Strona:PL A Dumas Królowa Margot.djvu/100

Ta strona została przepisana.

— Dalibóg, sam nie pojmuję — odpowiedział La Mole. — Tak mi mocno serce bije... Nie jestem tchórzem, lecz nie wiem, dlaczego ten pałac wydaje mi się ponurym, nawet strasznym.
— Ja zaś — powiedział Coconnas — nie mogę znowu pojąć, dlaczego jestem bardzo wesoły. Wprawdzie, ubrany jestem cokolwiek niedbale — mówił dalej, rzuciwszy oczyma na swe podróżne ubranie — lecz to nie powinno mnie nawet obchodzić!.. zaniedbanie nadaje zuchowatą minę. Przytem, rozkazano mi nie tracić ani chwili czasu. Zaniedbania więc w ubraniu za złe wziąć mi nie mogą, bo za to wykonywam rozkazy akuratnie.
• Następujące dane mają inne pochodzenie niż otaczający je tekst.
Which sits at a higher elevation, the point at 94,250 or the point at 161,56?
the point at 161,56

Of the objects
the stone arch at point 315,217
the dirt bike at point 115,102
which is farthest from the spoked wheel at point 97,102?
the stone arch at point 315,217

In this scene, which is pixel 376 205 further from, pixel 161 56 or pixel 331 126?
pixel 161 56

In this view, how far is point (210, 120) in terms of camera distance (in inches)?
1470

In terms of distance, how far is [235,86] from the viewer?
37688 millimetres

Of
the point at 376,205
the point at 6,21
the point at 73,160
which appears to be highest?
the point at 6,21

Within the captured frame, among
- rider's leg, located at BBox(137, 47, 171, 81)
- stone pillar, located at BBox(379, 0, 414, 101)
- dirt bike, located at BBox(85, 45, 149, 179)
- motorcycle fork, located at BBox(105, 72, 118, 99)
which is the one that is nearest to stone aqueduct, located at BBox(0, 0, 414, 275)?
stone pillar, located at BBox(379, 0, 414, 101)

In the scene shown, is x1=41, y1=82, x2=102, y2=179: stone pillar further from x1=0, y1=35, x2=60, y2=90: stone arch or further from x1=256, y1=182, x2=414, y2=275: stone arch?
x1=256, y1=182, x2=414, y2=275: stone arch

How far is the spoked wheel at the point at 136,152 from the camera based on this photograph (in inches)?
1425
I obadwaj poszli dalej, miotani odmiennemi uczuciami.
Luwr był mocno strzeżony; wszystkie warty podwojono.
Te środki ostrożności zakłopotały nieco dwóch naszych młodzieńców.
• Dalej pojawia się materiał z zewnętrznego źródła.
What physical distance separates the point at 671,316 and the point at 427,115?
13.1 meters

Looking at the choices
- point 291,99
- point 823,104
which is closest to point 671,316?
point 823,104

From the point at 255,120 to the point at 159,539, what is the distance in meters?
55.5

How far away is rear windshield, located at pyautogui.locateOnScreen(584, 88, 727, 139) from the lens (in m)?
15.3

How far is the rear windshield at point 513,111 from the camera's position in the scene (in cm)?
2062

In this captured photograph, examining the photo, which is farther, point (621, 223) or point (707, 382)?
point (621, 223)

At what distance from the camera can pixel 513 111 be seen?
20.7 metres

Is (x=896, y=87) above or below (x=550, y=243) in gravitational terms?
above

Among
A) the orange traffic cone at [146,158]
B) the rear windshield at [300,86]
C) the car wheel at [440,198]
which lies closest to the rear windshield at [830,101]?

Lecz Coconnas, przypomniawszy sobie, że nazwisko księcia Gwizyusza działa na Paryżan, jakby jaki talizman, przystąpił do placówki i odwołując się do tego wszechwładnego nazwiska, zapytał, czy może wejść do Luwru.
W samej rzeczy, zdawało się, że nazwisko księcia wywarło niejaki wpływ na żołnierza, lecz tenże po chwili zapytał go o hasło.